#### Written problem
Put the records below, starting at the line containing "Studying this photograph" and ending at the line containing "535 centimetres", into a two-column CSV with the headers text and answer and one row per record. Enclose each field in quotation marks and replace any line breaks with spaces.

#### Entries
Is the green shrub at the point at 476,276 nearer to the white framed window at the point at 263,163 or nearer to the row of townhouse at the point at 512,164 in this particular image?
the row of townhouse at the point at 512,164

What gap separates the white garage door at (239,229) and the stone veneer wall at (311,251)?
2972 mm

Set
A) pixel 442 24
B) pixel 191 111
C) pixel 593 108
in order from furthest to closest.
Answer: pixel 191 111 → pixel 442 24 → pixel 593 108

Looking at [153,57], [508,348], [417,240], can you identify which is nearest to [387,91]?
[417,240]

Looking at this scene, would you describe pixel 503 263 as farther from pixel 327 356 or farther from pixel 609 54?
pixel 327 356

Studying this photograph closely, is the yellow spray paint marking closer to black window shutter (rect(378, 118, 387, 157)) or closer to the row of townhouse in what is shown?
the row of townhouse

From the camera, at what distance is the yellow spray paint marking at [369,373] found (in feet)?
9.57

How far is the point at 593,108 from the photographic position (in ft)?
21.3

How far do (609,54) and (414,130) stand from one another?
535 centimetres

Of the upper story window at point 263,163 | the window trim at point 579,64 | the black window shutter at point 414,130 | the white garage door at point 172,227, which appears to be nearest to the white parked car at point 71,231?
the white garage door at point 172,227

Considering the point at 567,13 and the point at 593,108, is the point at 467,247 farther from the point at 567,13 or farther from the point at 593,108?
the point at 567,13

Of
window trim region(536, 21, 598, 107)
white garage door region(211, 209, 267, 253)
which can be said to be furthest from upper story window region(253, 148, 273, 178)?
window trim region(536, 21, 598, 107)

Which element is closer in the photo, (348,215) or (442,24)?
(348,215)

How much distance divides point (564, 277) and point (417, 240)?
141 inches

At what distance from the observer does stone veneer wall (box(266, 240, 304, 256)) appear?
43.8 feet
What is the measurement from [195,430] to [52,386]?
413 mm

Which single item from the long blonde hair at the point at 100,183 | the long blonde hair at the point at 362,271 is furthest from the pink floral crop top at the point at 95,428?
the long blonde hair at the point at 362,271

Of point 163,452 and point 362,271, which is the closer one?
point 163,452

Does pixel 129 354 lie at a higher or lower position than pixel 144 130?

#### Solution to the exercise
text,answer
"Studying this photograph closely, is the yellow spray paint marking closer to black window shutter (rect(378, 118, 387, 157)) or closer to the row of townhouse in what is shown?","the row of townhouse"
"From the camera, at what distance is the yellow spray paint marking at [369,373] found (in feet)?","9.57"
"How far is the point at 593,108 from the photographic position (in ft)?","21.3"
"How far do (609,54) and (414,130) stand from one another?","535 centimetres"